__Directions for this task__: Rewrite the passage of the forum post on probability theory from "Now we still" up to and including "reasoning will arise.", replacing "inference engine" with "reasoning system".

Call it confirmation bias, but when I read that book, I already subscribed to probability theory as the correct way to think. I had for a long time. The intuition of probabilities being degrees of beliefs, I had for as long as I can remember.

Then this book comes up, and provide justifications for my intuitions that were even stronger than I anticipated. It's like suspecting there's a giant bearded man behind that cloud, and then actually see it. And take a photo, and show it to your friends. Perhaps not foolproof, but pretty damn close.

---

Now we still have a problem. Jayne's Robot cannot exist. I mean, that would be something like AIXI, that's not tractable. Probability theory is not tractable (we wouldn't have Monte Carlo methods if it were, we'd just compute the probabilities directly). Any inference engine that runs in the real world (like humans), has to be imperfect. We have to take shortcuts, and from them, flawed reasoning will arise.

There's also the problem that thinking has a cost. It takes time and energy, and with those, utility. So not only a real engine will have flaws, it also needs to evaluate whether minimising those flaws is worth the trouble (and that evaluation also costs some thinking).

__Data__:
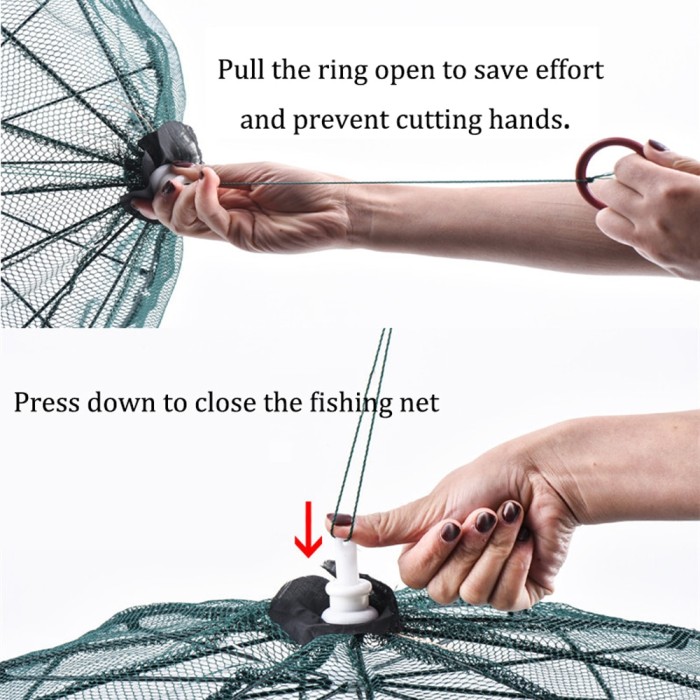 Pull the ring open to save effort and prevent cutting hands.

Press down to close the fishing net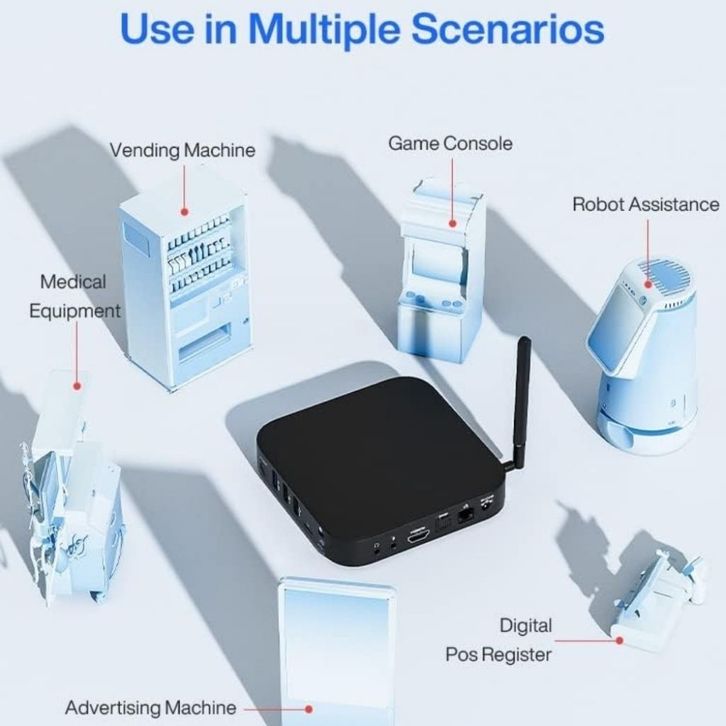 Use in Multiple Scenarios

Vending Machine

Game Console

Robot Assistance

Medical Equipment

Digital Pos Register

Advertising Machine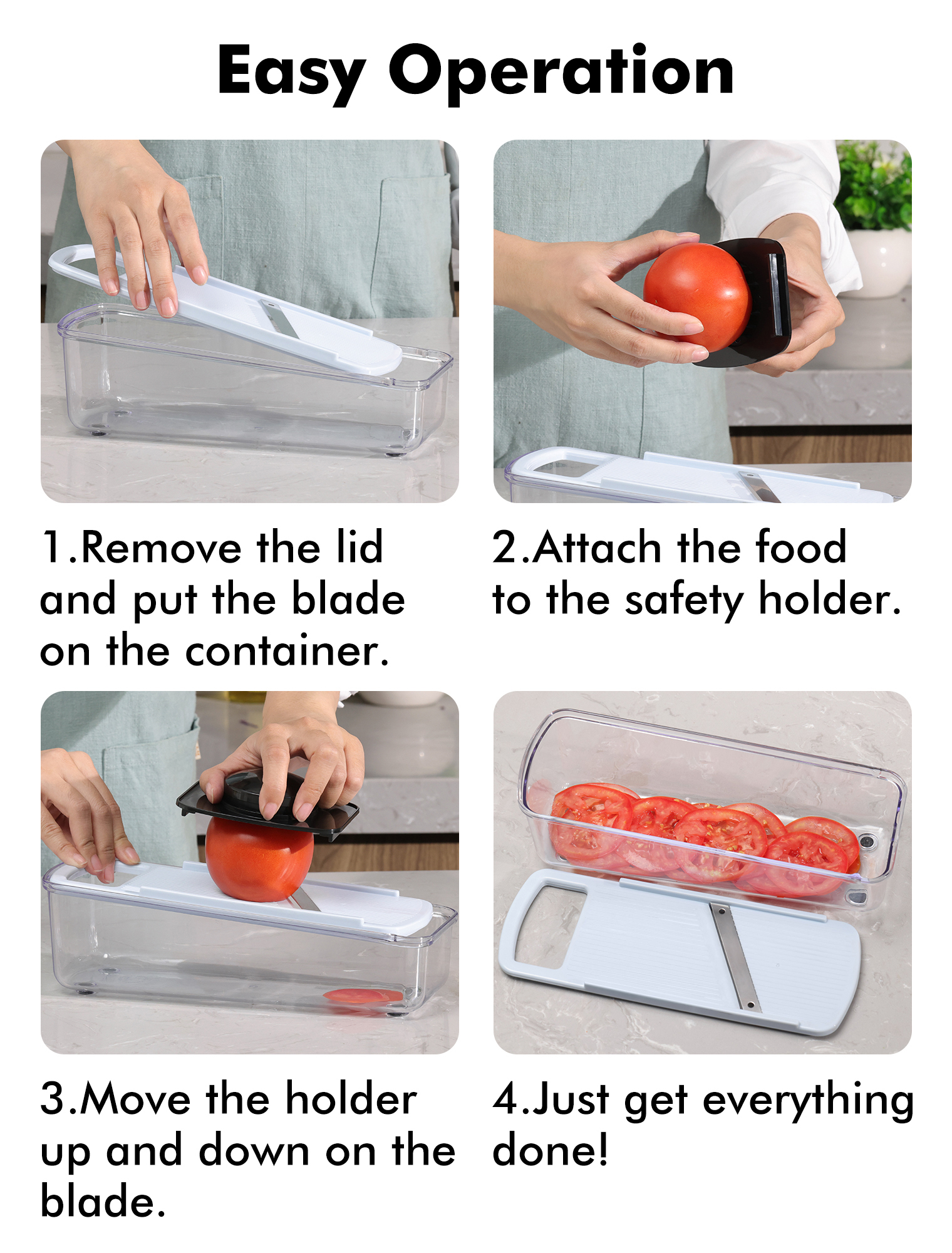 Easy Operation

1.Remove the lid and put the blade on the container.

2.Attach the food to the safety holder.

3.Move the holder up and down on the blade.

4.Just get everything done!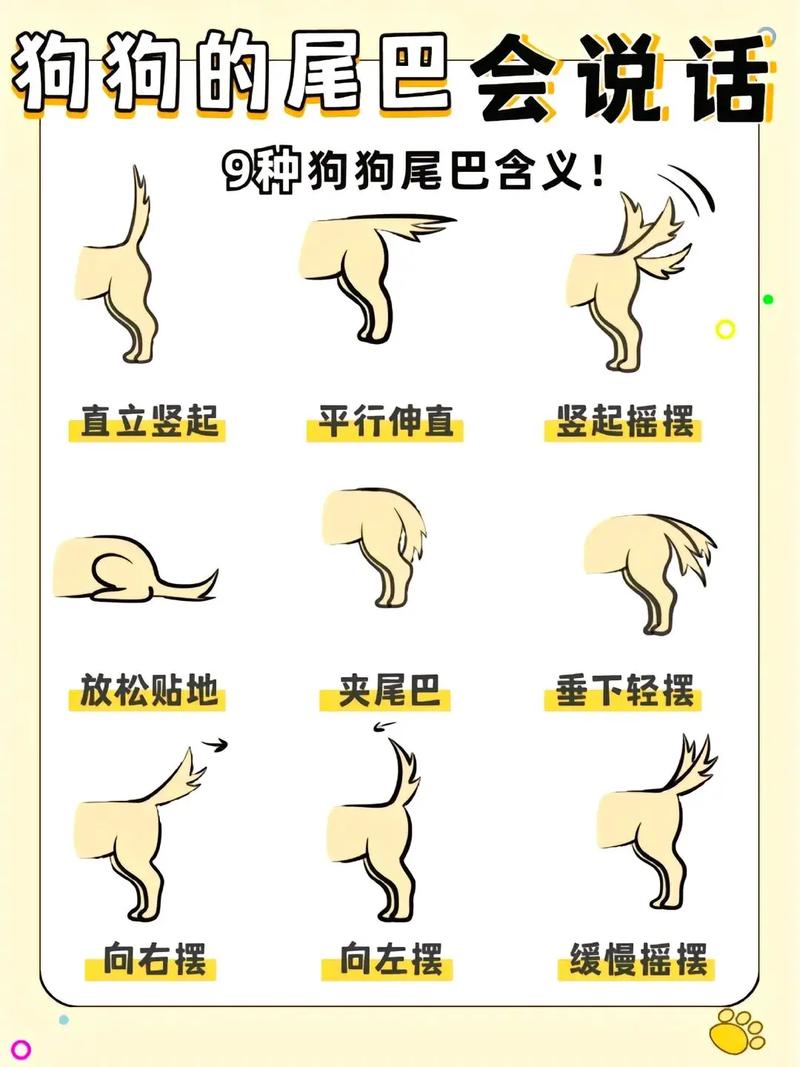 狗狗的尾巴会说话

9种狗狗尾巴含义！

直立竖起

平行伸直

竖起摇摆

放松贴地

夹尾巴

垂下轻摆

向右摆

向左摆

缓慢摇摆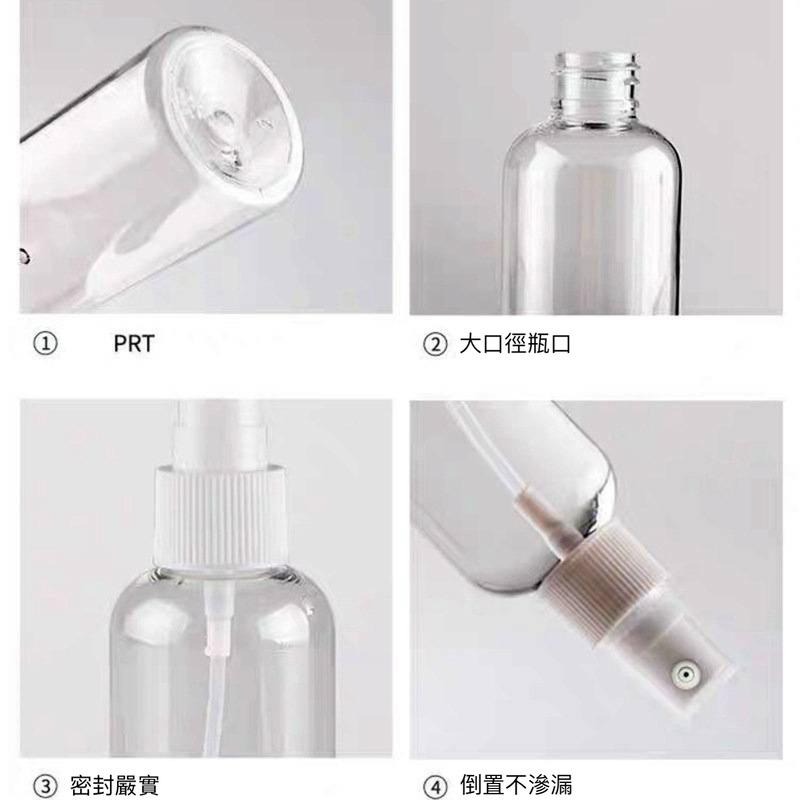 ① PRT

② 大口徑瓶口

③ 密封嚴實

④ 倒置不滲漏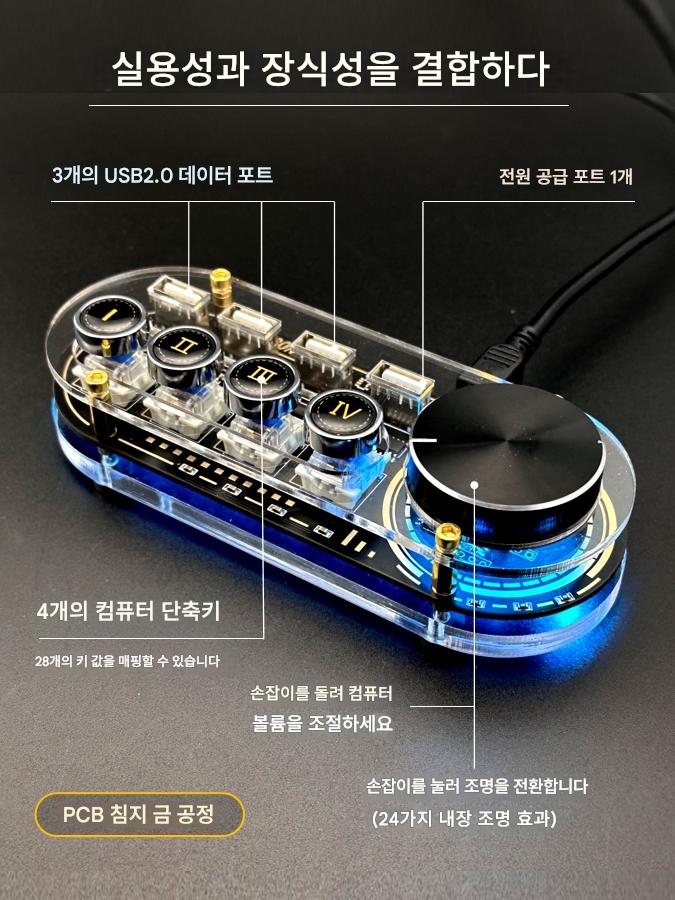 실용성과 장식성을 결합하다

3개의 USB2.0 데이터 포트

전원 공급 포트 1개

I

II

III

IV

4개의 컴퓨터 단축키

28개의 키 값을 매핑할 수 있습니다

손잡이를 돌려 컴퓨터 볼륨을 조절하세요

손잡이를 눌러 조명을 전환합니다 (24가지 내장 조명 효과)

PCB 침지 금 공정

__Task output__:
Now we still have a problem. Jayne's Robot cannot exist. I mean, that would be something like AIXI, that's not tractable. Probability theory is not tractable (we wouldn't have Monte Carlo methods if it were, we'd just compute the probabilities directly). Any reasoning system that runs in the real world (like humans), has to be imperfect. We have to take shortcuts, and from them, flawed reasoning will arise.